The conference also revealed a number of other insights into Jewish Supremacist thinking. The incoming Israeli Ambassador to the European Union, David Walzer, asked, “to rousing applause from the crowd,” why it was “ok for so many countries to define themselves as Christian but not for Israel to define itself as a State for the Jews?”

In reality, of course, Jewish extremists are the first to lobby against any nation expressing itself to be Christian, as the long record of Jewish Supremacist legal challenges against any public vestiges of Christianity in the U.S. show so clearly.

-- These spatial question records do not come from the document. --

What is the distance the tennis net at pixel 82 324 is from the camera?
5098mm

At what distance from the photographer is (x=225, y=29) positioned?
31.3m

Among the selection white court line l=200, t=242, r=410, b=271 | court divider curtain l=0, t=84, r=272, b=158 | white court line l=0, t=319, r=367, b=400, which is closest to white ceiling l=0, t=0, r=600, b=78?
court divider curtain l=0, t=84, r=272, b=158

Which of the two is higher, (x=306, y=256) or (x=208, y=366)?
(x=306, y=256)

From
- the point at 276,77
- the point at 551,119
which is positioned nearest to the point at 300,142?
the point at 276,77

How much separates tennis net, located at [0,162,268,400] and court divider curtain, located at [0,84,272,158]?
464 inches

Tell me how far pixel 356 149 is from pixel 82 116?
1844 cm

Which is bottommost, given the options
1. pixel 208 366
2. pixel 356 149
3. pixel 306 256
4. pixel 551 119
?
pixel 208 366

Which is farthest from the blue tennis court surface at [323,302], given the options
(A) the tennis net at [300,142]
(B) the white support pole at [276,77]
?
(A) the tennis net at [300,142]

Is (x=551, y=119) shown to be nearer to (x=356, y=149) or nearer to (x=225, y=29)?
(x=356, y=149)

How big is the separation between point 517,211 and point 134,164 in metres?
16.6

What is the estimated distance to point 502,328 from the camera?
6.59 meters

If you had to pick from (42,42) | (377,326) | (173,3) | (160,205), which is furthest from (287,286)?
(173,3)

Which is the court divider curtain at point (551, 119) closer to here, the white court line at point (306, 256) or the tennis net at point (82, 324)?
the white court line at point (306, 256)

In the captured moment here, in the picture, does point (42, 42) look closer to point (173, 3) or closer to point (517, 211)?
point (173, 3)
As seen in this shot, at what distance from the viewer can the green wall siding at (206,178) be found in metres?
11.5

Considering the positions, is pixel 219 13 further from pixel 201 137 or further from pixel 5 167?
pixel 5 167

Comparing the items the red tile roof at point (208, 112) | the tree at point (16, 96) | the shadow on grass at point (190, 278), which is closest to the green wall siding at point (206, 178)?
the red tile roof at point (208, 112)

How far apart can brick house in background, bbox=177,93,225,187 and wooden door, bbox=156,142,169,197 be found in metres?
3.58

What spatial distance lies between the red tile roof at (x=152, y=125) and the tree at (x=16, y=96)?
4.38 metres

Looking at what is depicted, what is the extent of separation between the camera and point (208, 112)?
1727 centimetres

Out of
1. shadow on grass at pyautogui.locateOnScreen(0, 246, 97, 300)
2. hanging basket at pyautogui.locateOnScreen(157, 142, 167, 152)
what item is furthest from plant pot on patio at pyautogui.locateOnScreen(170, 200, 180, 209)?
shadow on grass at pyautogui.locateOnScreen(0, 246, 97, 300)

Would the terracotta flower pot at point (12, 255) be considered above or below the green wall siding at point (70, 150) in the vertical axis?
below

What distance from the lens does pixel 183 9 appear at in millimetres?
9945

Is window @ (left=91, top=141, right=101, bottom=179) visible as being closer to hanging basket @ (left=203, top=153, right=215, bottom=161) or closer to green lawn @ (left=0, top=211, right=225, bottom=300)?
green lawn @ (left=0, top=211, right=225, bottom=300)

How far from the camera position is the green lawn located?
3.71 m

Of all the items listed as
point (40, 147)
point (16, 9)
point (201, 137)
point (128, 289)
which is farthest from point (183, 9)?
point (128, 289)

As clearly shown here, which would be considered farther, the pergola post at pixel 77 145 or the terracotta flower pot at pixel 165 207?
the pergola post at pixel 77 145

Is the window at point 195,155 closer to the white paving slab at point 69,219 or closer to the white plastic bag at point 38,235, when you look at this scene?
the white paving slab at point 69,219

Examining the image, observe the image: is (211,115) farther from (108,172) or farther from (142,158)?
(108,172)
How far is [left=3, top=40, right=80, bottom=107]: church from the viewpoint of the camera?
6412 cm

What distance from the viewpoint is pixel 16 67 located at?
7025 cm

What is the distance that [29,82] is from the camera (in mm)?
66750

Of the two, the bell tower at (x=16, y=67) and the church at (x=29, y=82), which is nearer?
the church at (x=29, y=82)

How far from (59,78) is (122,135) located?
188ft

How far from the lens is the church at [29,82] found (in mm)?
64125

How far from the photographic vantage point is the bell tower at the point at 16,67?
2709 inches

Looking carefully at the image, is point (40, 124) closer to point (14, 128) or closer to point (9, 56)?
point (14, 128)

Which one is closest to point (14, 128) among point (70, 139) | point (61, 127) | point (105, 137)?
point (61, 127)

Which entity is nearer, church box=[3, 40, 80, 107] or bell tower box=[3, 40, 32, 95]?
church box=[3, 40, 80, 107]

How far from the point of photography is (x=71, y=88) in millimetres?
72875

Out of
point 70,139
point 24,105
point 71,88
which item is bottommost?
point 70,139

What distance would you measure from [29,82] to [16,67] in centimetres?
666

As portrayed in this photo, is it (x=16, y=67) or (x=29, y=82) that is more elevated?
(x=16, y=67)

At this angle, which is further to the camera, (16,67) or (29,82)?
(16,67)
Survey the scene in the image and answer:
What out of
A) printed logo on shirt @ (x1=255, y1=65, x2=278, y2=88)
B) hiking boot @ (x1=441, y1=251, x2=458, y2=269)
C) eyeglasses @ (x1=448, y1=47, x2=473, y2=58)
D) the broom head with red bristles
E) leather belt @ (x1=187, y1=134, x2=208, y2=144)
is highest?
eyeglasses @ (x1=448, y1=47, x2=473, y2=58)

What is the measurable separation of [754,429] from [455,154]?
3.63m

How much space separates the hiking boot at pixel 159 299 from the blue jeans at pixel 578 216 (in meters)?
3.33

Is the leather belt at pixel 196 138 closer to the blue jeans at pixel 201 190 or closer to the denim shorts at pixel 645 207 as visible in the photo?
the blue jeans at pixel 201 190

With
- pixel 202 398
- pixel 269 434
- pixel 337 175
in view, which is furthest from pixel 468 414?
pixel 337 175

In a typical inversion of the truth, Walzer has perverted the argument completely: in fact, Jewish lobbies the world over agitate tirelessly against any form of ethno-nationalism by anybody—except when it comes to Jews and Israel, where they automatically support it.

Claude Moniquet, CEO of the European Strategic Intelligence & Security Centre (ESISC) also told the conference that it was “naive” to say Communism was not synonymous with anti-Semitism.

“Communism was imposed by the outside” on Soviet states, he added, and since many of the original Russian communists were Jewish, they were vilified by Soviet nationalists,” Moniquet said, stating facts which, if said by anyone else, would be attacked as “anti-Semitism.”